“I’ve only been writing for television for the last couple of years; I was amazed at how it all fits together, you know?"
On Friday 26 April, the last episode of Days Of Our Lives to be aired by Channel 9 graced screens, ending the show's 45-year run on the network. But fear not, for those of you that need 'your stories', there's another channel for hyper-dramatic heartache – the stage. For five weeks last year, Belvoir hosted B Street, a theatrical soap opera, in their foyer for a five-week run, and in coming weeks more stages will get the suds treatment.
Cale Bain is one of the founders of Full Body Contact No Love Tennis, a collective of improvisers, with a rotating roster of cast and directors with a bunch of the best improvisers from around the city. After a six-year history of performing competitive improv competitions on stages to win a tennis trophy Bain found in the trash, the collective have turned their hand to soap opera with The Days Of The Bold And Generally Restless.
“We were playing around and we had super fun doing soap opera and being super melodramatic and looking for a reason to make out with each other and slap each other on stage and be highly emotional and basically play out all of our daily anxieties in character,” Bain explains of the impetus for the show, which has played out on the stage at Glebe's Roxbury Hotel, and staged its season finale as part of the Comedy Festival at the Seymour Centre.
For Sam Atwell and the talented creative team he has assembled, getting soap on the stage was merely a matter of transporting it – Atwell as director and co-writer, the rest of the writing team and actors have for the most part been plucked from one of Australia's best known soaps, Home & Away, for SET, a whodunit murder mystery that takes place behind the scenes on the set of an Australia soap opera.
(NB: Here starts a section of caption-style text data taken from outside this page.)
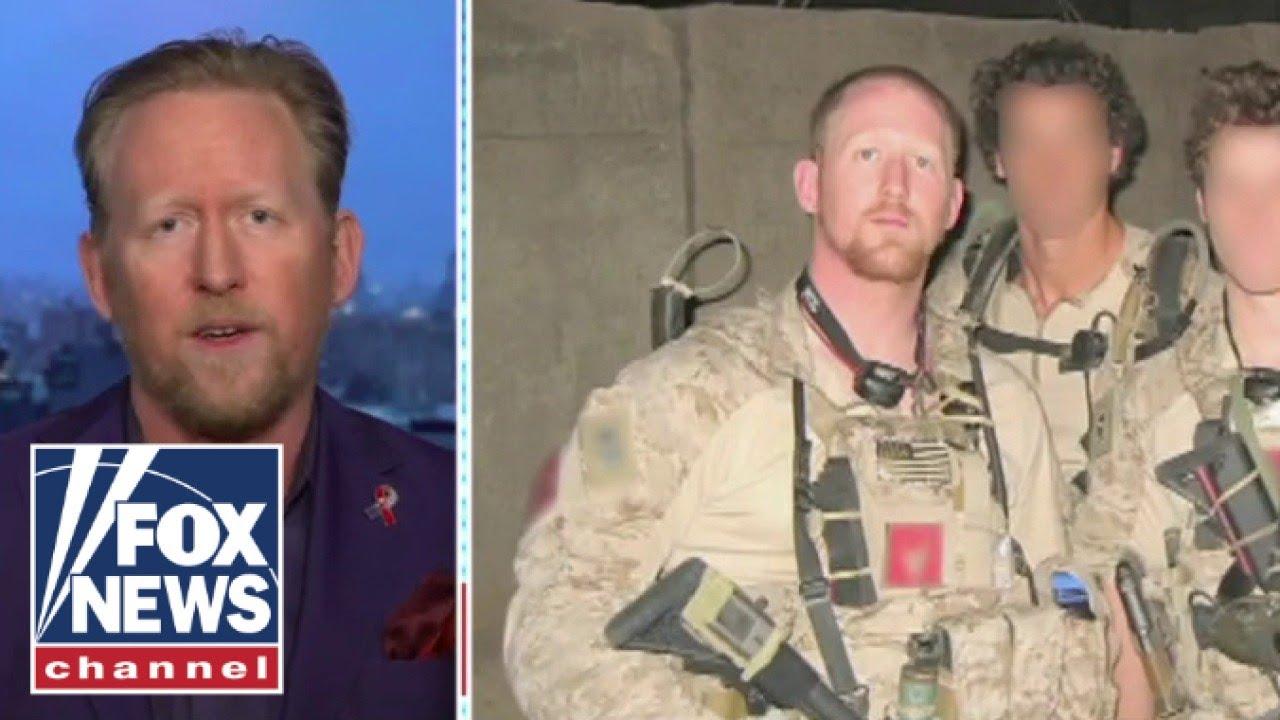 Navy SEAL who killed Bin Laden sounds off on 'woke' CIA ad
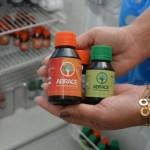cg plantio abrace 240918cm 8 cpia 1 - Abrace continuará fornecendo medicamentos à base da cannabis medicinal, diz deputado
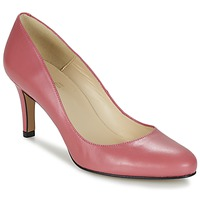 Schoenen Dames pumps Betty London AMUNTAI Roze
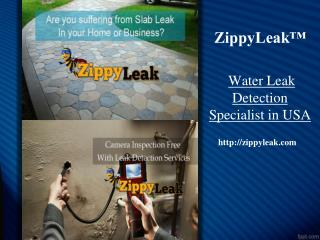 Water Leak Detection Anaheim CA | 657-201-8044 | ZippyLeak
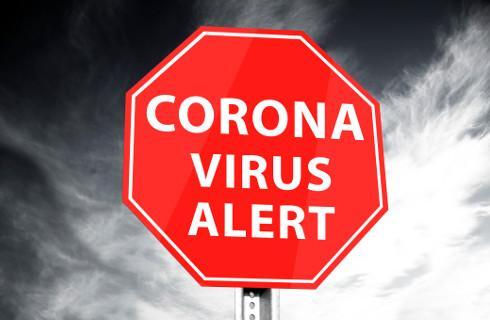 Bez maseczek i kombinezonów - prokuratorzy też boją się koronawirusa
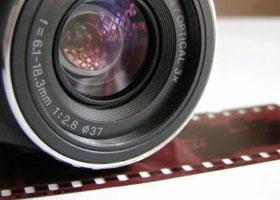 Filmli makine devri bitiyor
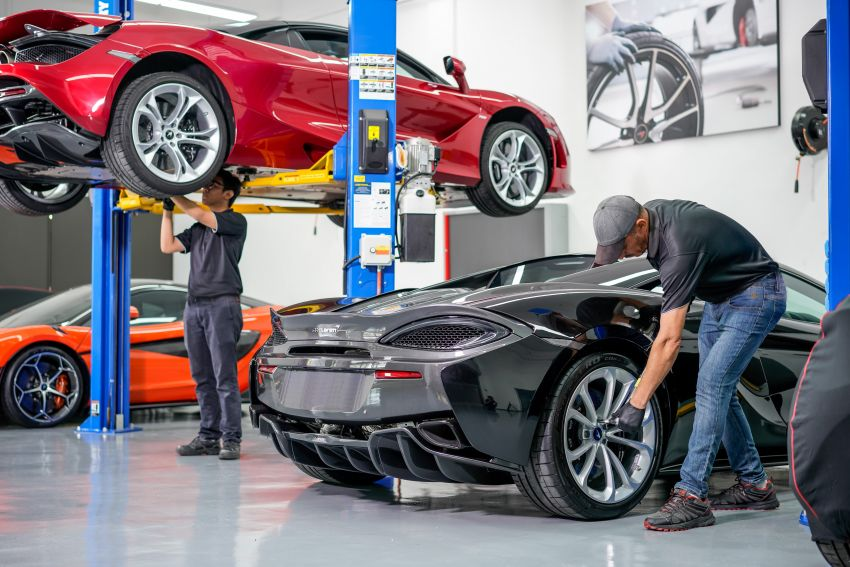 McLaren GT launched in Malaysia, priced from RM908k Image #1041461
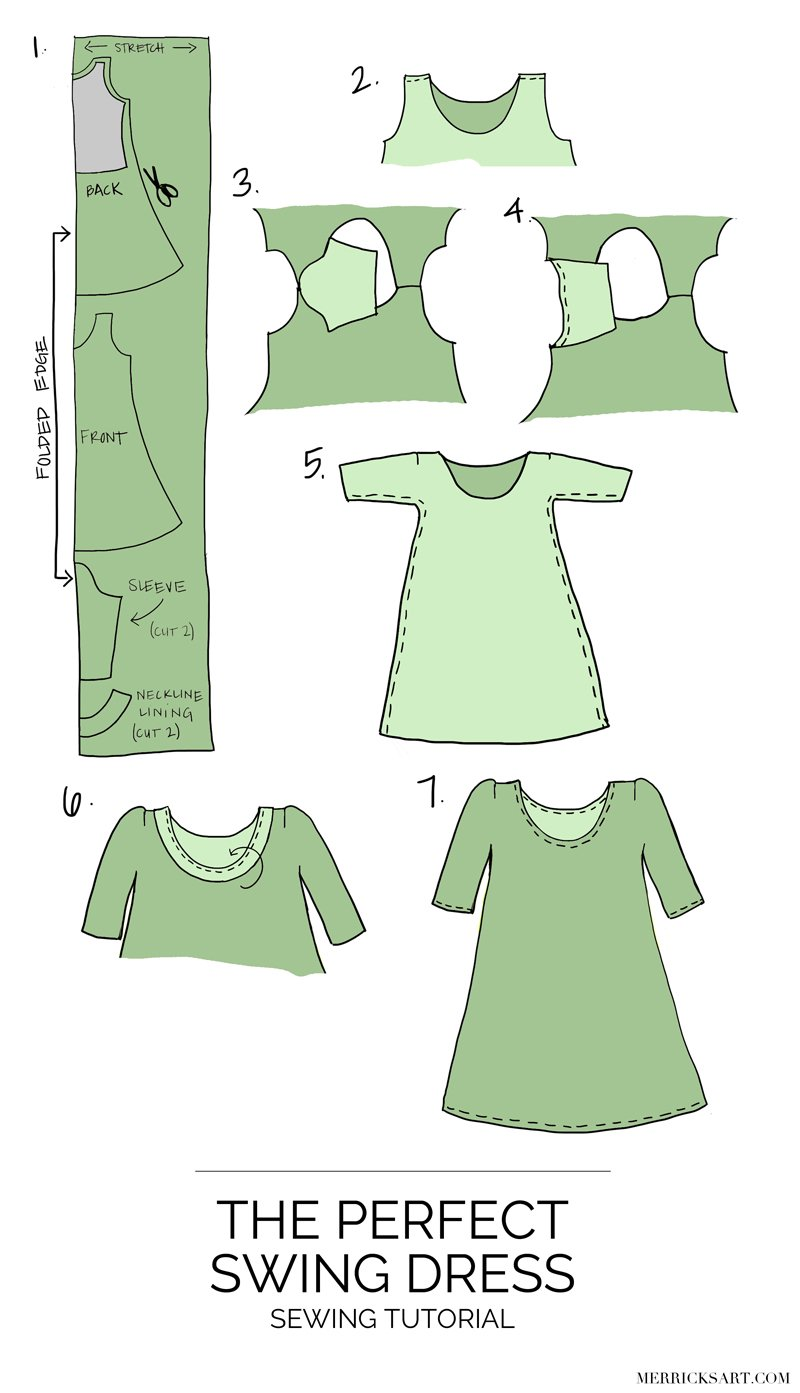 Merrick's Art | DIY Olive Swing Dress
“Nick Bolton the producer and I were just chatting and we wanted to do something funny and silly and make a good night out at the theatre and I've always liked murder mysteries,” explains Atwell, confessing to an early obsession with Columbo and high energy camp teen thrillers. “And I work in television where there is a lot of colourful characters and we just thought, 'Well, why don't we do something about that?'
“I've only been writing for television for the last couple of years; I was amazed at how it all fits together, you know? You've got ten or 15 people who have their two cents worth on every episode that goes to air, if not a lot more, and I thought that would be really interesting to bring into the theatre so when I asked some of the in-house team in the script department at Home & Away and they all said yes it was really exciting. All the cast have worked in television as well so we're kind of having a joke at our own expense.”
As for how well the over the top form translates to the stage, well, Bain makes a strong point: “We're of course missing the extreme close ups on the eyes but I think the hyper melodrama actually works better on stage sometimes than it does for television, especially for comedy, because when you're watching on television you can sometimes believe the ham, you're like, 'Oh my goodness, I can't believe she told him that her baby is her father's baby', but when it happens on stage the audience is in on the joke, so it's a lot more cosy for everyone.”